== Records to process

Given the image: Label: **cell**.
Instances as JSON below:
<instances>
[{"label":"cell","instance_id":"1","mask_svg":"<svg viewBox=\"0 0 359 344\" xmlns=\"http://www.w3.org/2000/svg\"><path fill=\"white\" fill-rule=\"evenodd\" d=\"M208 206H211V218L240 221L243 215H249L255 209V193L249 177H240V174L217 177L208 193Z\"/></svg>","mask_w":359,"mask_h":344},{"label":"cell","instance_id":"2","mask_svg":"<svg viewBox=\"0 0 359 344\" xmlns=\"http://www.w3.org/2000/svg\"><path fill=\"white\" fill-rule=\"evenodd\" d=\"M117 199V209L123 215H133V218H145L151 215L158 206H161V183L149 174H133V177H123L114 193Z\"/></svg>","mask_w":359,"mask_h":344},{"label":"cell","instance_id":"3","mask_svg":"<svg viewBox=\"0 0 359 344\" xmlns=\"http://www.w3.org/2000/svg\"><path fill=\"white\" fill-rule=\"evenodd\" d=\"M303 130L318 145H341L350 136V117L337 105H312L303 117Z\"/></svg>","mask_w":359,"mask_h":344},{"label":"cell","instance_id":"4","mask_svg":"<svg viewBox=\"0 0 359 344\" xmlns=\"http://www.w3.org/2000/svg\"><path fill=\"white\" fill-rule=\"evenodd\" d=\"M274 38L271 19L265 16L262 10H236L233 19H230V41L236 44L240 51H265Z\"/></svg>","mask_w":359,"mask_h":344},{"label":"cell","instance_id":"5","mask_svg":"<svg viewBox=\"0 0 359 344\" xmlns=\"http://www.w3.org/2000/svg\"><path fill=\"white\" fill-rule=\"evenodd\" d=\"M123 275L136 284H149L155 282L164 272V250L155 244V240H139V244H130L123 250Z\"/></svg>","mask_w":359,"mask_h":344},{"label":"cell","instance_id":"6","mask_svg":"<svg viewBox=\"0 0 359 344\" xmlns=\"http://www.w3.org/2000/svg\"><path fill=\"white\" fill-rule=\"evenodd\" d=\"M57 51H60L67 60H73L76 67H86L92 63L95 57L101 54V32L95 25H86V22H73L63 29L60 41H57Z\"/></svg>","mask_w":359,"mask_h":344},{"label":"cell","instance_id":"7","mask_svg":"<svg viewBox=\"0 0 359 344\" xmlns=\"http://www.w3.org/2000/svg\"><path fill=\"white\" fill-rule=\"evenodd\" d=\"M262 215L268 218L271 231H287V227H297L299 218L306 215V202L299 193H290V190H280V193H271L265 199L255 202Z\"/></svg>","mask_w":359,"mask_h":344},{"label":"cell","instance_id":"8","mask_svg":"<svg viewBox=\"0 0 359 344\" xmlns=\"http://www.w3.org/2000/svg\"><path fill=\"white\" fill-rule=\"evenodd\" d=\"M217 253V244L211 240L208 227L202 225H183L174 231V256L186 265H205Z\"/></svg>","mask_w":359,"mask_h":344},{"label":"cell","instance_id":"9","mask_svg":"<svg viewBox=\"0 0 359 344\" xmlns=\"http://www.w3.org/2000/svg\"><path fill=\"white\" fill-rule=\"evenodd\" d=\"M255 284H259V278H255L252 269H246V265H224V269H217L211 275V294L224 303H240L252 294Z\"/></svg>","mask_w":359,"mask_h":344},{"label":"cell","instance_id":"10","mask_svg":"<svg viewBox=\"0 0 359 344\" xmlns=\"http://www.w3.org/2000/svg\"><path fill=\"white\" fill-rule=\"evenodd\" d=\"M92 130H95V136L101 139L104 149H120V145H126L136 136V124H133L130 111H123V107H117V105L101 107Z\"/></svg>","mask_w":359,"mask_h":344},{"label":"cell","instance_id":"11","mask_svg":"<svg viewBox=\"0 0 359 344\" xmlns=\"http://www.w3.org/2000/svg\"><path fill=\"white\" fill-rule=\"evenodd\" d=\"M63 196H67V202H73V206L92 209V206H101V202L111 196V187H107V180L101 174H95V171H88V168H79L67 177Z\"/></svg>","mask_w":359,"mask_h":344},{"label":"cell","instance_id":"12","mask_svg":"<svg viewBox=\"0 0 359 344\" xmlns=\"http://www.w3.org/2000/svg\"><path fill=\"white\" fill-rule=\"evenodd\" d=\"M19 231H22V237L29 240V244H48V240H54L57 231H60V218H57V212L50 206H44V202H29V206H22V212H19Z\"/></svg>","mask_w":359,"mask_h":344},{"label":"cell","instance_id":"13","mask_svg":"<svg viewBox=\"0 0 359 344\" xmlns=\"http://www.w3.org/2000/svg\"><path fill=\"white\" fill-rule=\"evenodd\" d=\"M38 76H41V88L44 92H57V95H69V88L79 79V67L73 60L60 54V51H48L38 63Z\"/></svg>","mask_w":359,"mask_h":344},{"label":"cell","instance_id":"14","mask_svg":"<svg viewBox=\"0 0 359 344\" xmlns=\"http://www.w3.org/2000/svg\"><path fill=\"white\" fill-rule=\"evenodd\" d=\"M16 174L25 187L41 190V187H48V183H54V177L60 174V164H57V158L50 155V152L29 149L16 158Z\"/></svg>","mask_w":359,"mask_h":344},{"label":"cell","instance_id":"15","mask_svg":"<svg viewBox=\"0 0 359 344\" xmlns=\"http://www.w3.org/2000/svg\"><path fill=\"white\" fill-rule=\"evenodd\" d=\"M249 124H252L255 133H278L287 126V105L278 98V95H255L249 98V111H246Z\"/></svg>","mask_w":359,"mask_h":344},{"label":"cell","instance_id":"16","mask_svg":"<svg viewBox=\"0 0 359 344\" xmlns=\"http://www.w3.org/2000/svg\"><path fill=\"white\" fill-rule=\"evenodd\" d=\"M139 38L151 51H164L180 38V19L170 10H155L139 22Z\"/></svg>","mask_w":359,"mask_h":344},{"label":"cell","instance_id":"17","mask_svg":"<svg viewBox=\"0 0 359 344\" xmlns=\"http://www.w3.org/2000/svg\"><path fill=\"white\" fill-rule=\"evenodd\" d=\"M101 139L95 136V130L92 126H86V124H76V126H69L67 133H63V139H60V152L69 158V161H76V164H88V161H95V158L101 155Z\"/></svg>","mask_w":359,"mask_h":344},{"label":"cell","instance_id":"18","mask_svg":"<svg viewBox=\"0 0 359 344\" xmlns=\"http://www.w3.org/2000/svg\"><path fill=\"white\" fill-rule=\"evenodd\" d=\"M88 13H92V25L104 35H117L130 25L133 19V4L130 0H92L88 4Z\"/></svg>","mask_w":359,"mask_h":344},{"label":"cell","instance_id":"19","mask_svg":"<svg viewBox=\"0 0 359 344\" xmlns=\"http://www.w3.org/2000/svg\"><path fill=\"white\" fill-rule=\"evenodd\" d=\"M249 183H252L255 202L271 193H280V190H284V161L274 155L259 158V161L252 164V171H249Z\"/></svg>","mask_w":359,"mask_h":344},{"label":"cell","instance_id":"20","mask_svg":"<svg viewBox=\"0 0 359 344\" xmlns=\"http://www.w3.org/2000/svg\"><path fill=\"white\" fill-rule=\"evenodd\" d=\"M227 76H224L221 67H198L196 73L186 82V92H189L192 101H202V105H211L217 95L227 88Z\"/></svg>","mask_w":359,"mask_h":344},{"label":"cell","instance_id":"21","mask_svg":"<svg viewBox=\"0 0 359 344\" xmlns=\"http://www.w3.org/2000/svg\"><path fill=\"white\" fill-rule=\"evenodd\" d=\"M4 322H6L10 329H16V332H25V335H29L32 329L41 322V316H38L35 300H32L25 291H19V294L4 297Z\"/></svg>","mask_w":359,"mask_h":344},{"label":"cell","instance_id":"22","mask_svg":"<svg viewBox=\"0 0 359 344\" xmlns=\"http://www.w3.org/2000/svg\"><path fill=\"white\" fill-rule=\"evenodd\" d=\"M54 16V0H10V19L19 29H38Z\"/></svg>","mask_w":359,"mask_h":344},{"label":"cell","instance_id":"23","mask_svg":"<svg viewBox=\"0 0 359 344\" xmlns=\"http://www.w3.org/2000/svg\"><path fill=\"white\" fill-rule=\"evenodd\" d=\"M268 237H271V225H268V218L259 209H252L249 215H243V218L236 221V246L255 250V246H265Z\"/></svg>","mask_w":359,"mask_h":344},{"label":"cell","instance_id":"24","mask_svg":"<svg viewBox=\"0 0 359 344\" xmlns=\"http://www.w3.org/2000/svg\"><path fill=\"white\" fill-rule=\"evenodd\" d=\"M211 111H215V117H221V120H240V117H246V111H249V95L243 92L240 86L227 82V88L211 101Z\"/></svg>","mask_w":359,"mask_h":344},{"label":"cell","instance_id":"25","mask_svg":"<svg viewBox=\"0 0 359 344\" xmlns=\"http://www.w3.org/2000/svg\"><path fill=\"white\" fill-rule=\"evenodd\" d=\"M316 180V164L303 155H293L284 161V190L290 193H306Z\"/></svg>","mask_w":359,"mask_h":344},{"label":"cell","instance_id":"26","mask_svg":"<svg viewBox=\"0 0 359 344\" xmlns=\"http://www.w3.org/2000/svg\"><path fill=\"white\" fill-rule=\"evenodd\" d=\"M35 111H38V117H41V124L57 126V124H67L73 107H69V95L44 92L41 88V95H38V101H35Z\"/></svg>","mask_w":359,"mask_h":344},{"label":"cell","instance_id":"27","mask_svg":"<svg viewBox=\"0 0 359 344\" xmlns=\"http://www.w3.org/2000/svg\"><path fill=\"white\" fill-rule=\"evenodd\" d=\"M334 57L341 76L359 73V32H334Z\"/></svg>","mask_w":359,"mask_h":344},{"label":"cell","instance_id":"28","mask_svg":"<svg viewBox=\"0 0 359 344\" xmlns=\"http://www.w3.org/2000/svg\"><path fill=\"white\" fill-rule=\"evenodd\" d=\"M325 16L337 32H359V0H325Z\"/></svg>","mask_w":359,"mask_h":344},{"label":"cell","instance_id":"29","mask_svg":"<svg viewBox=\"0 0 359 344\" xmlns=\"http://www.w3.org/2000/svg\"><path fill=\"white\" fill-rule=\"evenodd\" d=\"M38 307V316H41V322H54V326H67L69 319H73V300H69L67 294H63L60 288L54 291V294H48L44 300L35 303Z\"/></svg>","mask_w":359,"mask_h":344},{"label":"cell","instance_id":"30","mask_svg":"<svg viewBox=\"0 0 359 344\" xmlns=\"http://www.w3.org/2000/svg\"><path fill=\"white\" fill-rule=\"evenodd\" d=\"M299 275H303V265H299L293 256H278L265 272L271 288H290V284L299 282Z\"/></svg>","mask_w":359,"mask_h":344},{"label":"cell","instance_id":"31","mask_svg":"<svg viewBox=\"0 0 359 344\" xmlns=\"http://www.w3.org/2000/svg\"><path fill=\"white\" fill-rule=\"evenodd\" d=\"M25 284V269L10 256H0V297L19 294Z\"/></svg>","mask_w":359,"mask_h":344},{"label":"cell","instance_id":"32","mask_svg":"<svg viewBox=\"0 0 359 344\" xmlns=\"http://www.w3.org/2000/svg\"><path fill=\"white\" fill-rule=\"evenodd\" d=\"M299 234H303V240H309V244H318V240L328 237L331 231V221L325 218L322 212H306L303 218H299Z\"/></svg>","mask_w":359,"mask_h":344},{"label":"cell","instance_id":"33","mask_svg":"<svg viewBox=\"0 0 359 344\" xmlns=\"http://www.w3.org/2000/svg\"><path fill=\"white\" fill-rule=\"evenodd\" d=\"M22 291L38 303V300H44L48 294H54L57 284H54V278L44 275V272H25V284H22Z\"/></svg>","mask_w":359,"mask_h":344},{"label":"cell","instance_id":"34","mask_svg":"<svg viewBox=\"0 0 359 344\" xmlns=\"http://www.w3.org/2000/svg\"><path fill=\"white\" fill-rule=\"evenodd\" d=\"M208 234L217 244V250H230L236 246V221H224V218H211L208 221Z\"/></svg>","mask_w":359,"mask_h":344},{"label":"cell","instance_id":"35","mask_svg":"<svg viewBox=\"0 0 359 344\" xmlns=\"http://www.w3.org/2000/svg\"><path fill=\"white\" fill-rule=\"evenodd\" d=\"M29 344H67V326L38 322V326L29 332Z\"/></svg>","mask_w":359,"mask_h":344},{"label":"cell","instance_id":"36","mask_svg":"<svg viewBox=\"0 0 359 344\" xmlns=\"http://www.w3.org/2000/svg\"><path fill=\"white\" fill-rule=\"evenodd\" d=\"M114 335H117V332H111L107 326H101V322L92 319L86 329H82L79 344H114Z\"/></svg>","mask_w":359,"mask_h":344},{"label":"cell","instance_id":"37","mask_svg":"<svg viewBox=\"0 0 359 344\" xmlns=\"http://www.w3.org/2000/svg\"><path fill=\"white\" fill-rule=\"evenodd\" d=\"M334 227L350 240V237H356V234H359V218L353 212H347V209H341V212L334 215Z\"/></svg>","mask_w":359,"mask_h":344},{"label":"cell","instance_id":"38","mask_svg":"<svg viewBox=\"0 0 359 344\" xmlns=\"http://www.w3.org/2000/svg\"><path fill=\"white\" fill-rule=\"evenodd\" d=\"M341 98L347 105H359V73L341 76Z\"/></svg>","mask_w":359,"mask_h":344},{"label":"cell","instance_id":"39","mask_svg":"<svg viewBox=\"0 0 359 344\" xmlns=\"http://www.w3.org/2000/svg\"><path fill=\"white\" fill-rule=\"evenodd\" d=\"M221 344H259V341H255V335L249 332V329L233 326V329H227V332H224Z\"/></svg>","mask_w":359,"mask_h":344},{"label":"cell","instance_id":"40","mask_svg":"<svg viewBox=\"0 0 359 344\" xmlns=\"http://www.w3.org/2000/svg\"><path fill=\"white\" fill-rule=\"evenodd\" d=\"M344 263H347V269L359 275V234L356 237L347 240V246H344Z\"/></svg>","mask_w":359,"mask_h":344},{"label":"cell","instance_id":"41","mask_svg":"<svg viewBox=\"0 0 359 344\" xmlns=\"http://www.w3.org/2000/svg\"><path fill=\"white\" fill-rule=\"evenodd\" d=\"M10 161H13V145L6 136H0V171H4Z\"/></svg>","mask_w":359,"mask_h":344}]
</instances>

====

* _Exercise requirements_
Can you update the entries from their first line through the line with "<instances>", swapping "Label" for "Segment" and leaving everything else unchanged?

* _Output below_
Given the image: Segment: **cell**.
Instances as JSON below:
<instances>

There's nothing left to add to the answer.